The former administrator had filed an age discrimination complaint against the school that used to employ him, and he had confidentially settled that claim. After the settlement, however, the former employee’s daughter swiftly posted on Facebook that her parents had won the case, that the school was “now officially paying for [her] vacation to Europe this summer,” and that the school could “SUCK IT.” The post went to the daughter’s 1200 Facebook friends, including many past and present students of the school where her father had worked. In response to the post, the school declined to pay the former school administrator his settlement money, and the administrator sued in an effort to enforce the settlement.

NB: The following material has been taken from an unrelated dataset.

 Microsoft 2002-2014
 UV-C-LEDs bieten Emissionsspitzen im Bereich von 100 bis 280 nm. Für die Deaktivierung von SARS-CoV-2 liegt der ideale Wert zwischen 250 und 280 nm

The court sided with the school. In ruling that the settlement was unenforceable due to the confidentiality breach, the court noted that the confidentiality provision prohibited the former school administrator from “directly or indirectly” disclosing the settlement. The court noted that the administrator admittedly told his daughter about the settlement and the daughter then “did precisely what the confidentiality agreement was designed to prevent, advertising . . . that [the former employee] had been successful in his age discrimination and retaliation case against the school.”
This case is a reminder that confidentiality clauses matter greatly to employers and that news conveyed electronically travels fast, far, and wide. Confidentiality matters to employers, because reputations matter. In addition, employers are often concerned that publicity may trigger other potential claims or create an expectation of future settlements. Employers can take heart, however, that courts take settlement confidentiality obligations seriously and will enforce them.